- TEXT PROVIDED -
• • • • •
When this attachment is disrupted by a parent’s absence, whether it is by disinterest or the placement of the child in foster care, it creates a serious injury to attachment. What often happens next is perhaps the most troublesome cause & effect in all of child maltreatment.

The result of such an injury is that attachment becomes paired with feelings of hurt, injury, abandonment, rejection, and the immense social pain that comes along with it. This places a reservoir of hurt directly underneath and in relation to love and affection. This reservoir of injury can then be triggered at any moment. Those who have worked with foster kids would be quick to tell you that they are often prone to erratic behavior. They can be the most loving child at one moment, soaking up affection and sharing it just as generously, only to be throwing things and screaming at you the next. Such behavior is often misdiagnosed as bipolar disorder. Yet what actually drives it is not any chemical imbalance, but the pairing of attachment issues to this profound injury that exists right underneath the surface. They are desperate for affection, they crave attention, and they seek love and security.
• • • • •
- INFORMATION PROVIDED -
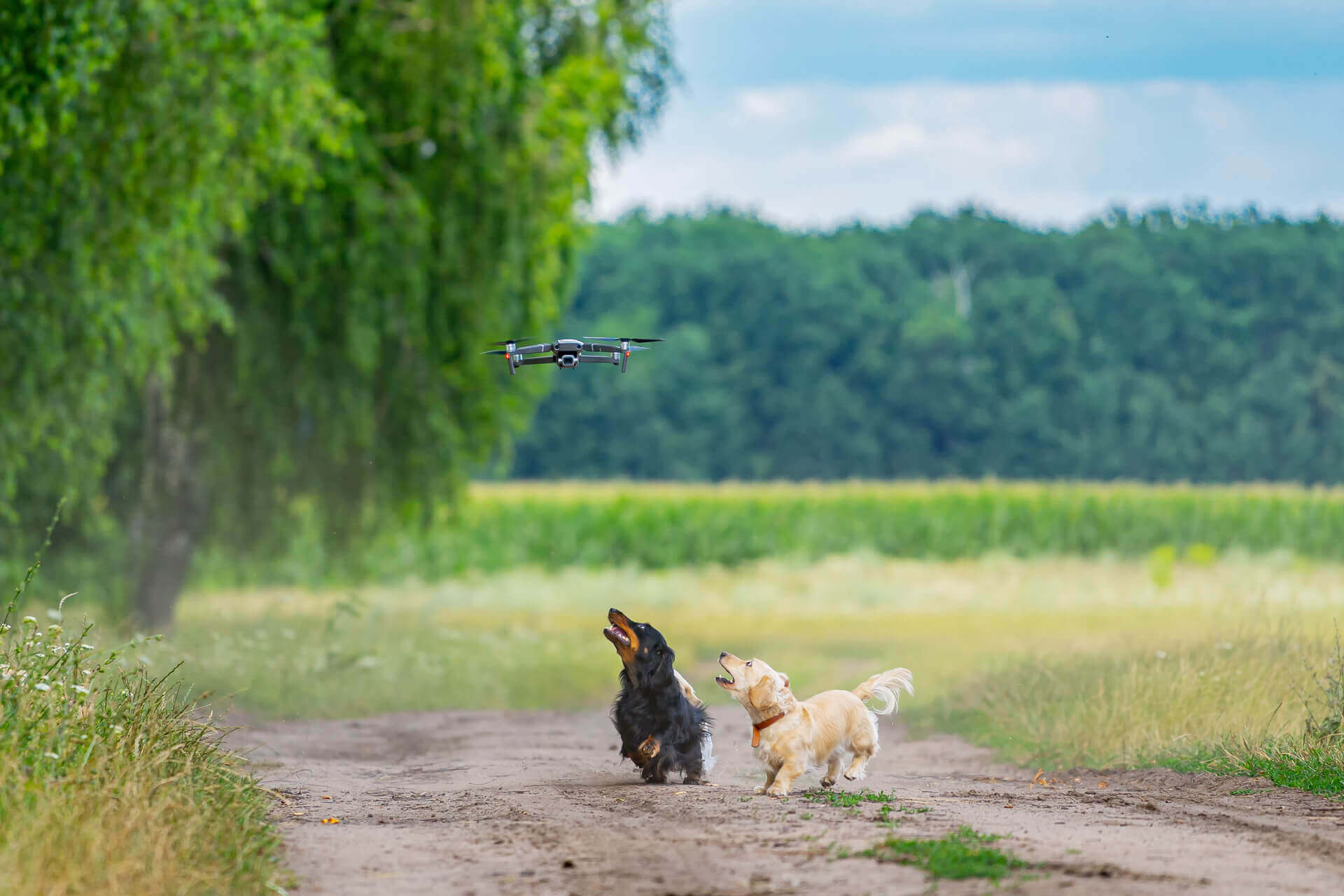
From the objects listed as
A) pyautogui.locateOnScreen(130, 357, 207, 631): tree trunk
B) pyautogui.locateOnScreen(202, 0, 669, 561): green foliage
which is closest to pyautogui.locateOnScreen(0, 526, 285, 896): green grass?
pyautogui.locateOnScreen(202, 0, 669, 561): green foliage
• • • • •
- WRITTEN PROBLEM A -
In the passage on attachment injury, what is the erratic behavior of foster children often misdiagnosed as?
- WRITTEN PROBLEM B -
Transcribe the section of the passage on attachment injury that begins at the words "When this attachment" and ends after the words "of child maltreatment.".

- EXERCISE RESPONSE A -
Bipolar disorder.

- EXERCISE RESPONSE B -
When this attachment is disrupted by a parent’s absence, whether it is by disinterest or the placement of the child in foster care, it creates a serious injury to attachment. What often happens next is perhaps the most troublesome cause & effect in all of child maltreatment.